PROBLEM:
Your transcription must include every record word for word and no pictures.

RECORDS FOR THIS TASK:
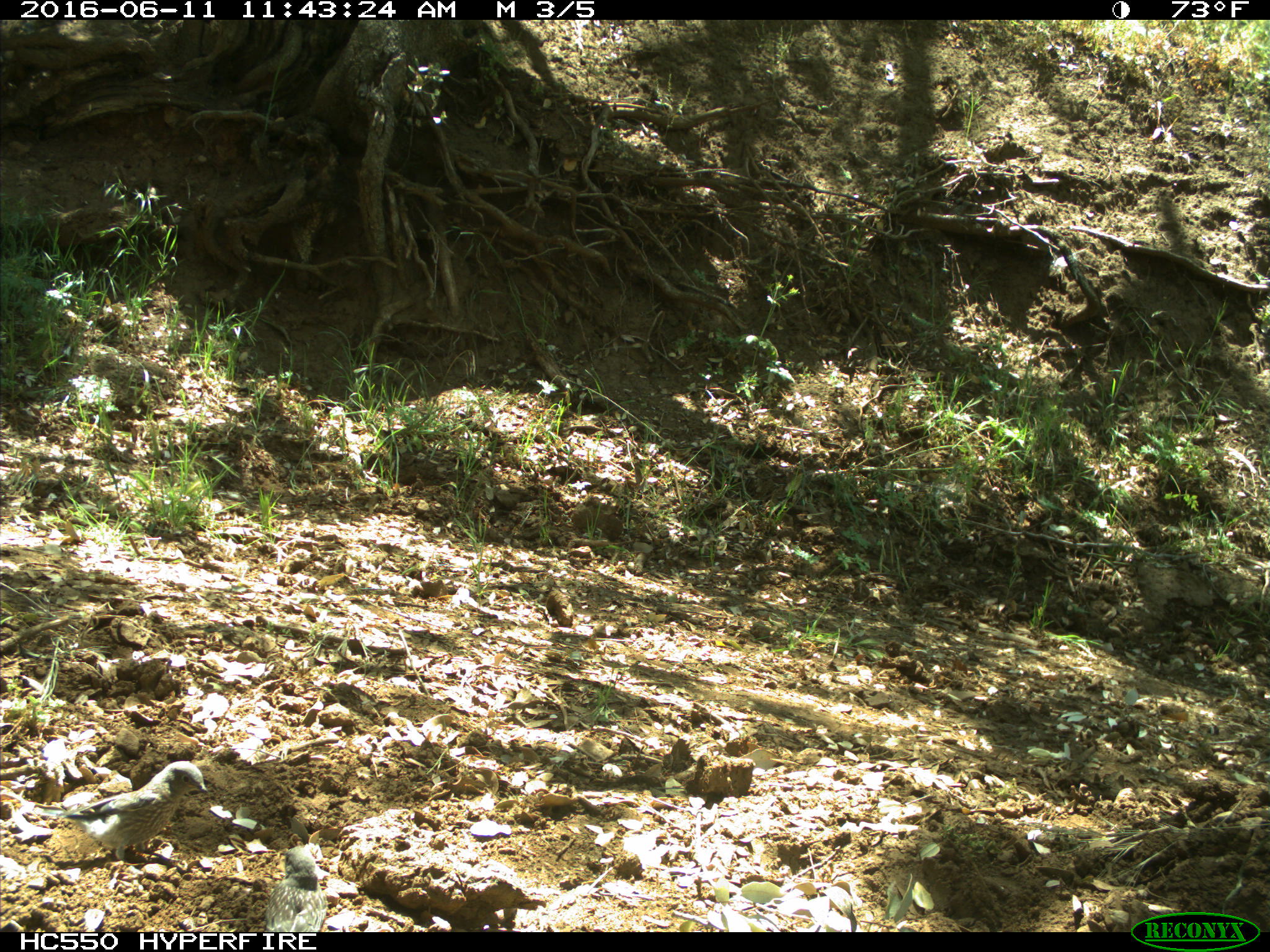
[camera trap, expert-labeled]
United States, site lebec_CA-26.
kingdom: Animalia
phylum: Chordata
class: Aves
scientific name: Aves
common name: birds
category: unidentified bird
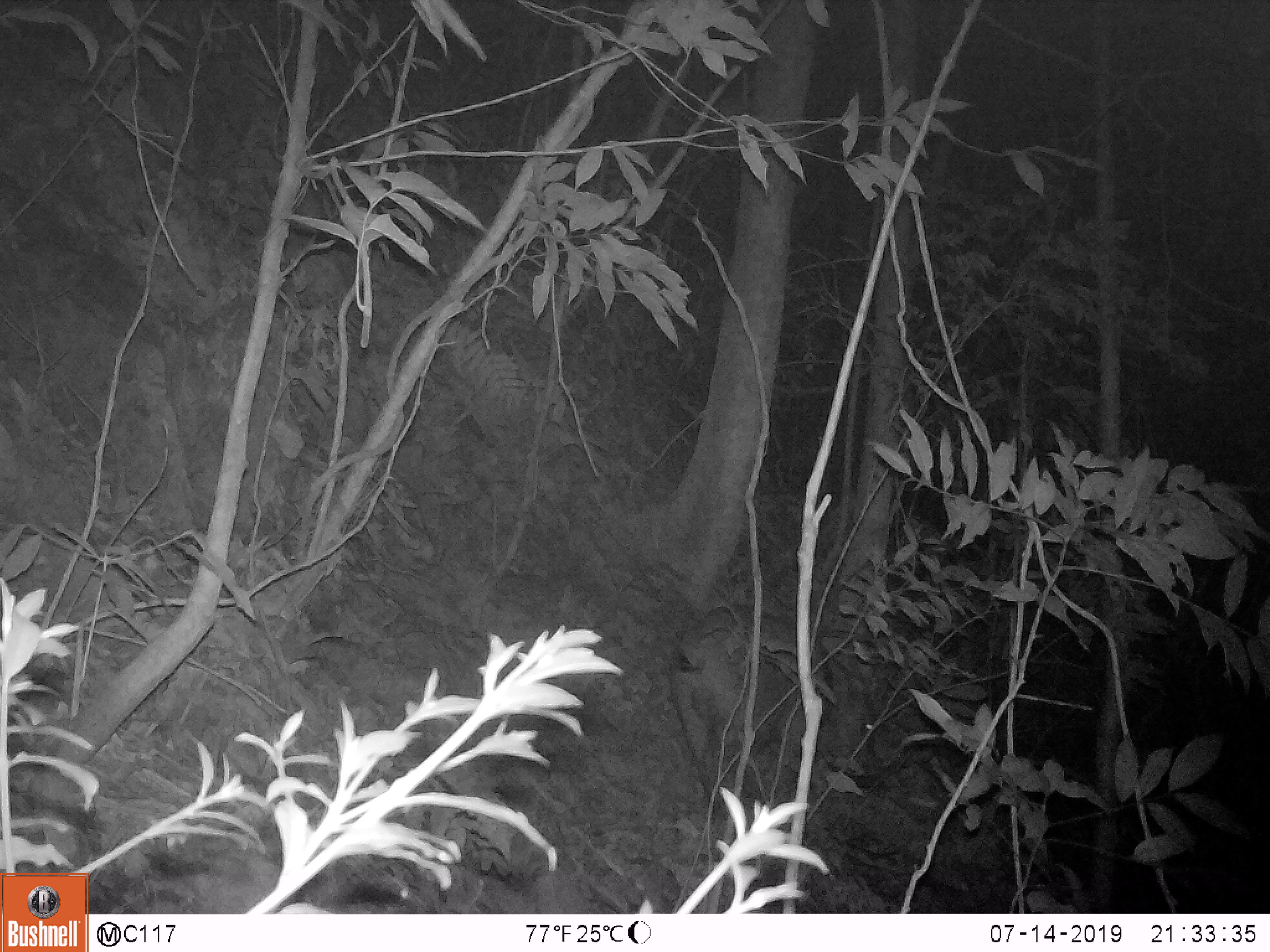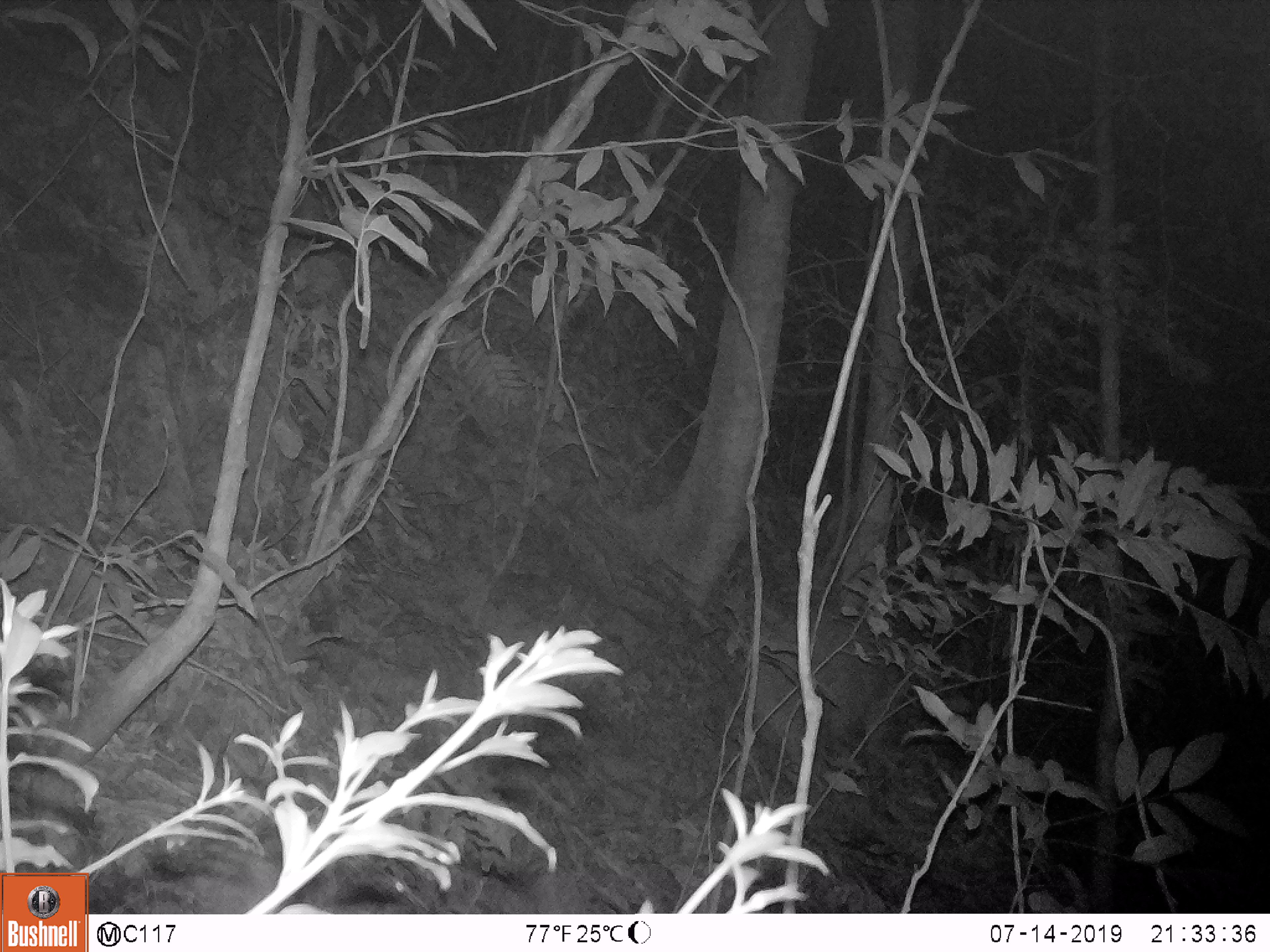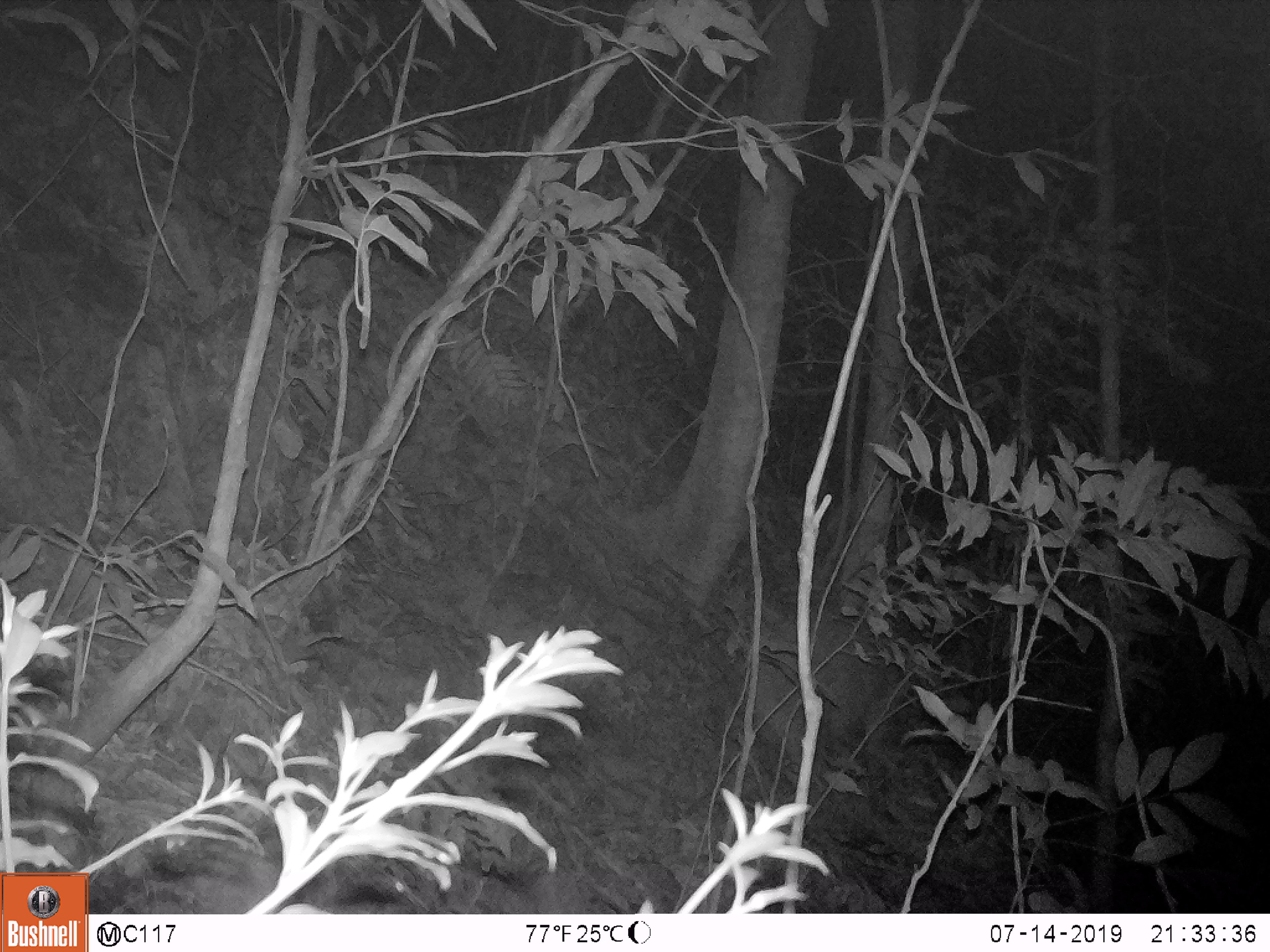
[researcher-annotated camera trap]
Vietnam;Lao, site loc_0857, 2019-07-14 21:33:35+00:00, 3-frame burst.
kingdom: Animalia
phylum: Chordata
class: Mammalia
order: Artiodactyla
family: Suidae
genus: Sus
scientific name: Sus scrofa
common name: eurasian wild pig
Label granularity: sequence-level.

ANSWER TO THIS TASK:
[camera trap, expert-labeled]
United States, site lebec_CA-26.
kingdom: Animalia
phylum: Chordata
class: Aves
scientific name: Aves
common name: birds
category: unidentified bird
[researcher-annotated camera trap]
Vietnam;Lao, site loc_0857, 2019-07-14 21:33:35+00:00, 3-frame burst.
kingdom: Animalia
phylum: Chordata
class: Mammalia
order: Artiodactyla
family: Suidae
genus: Sus
scientific name: Sus scrofa
common name: eurasian wild pig
Label granularity: sequence-level.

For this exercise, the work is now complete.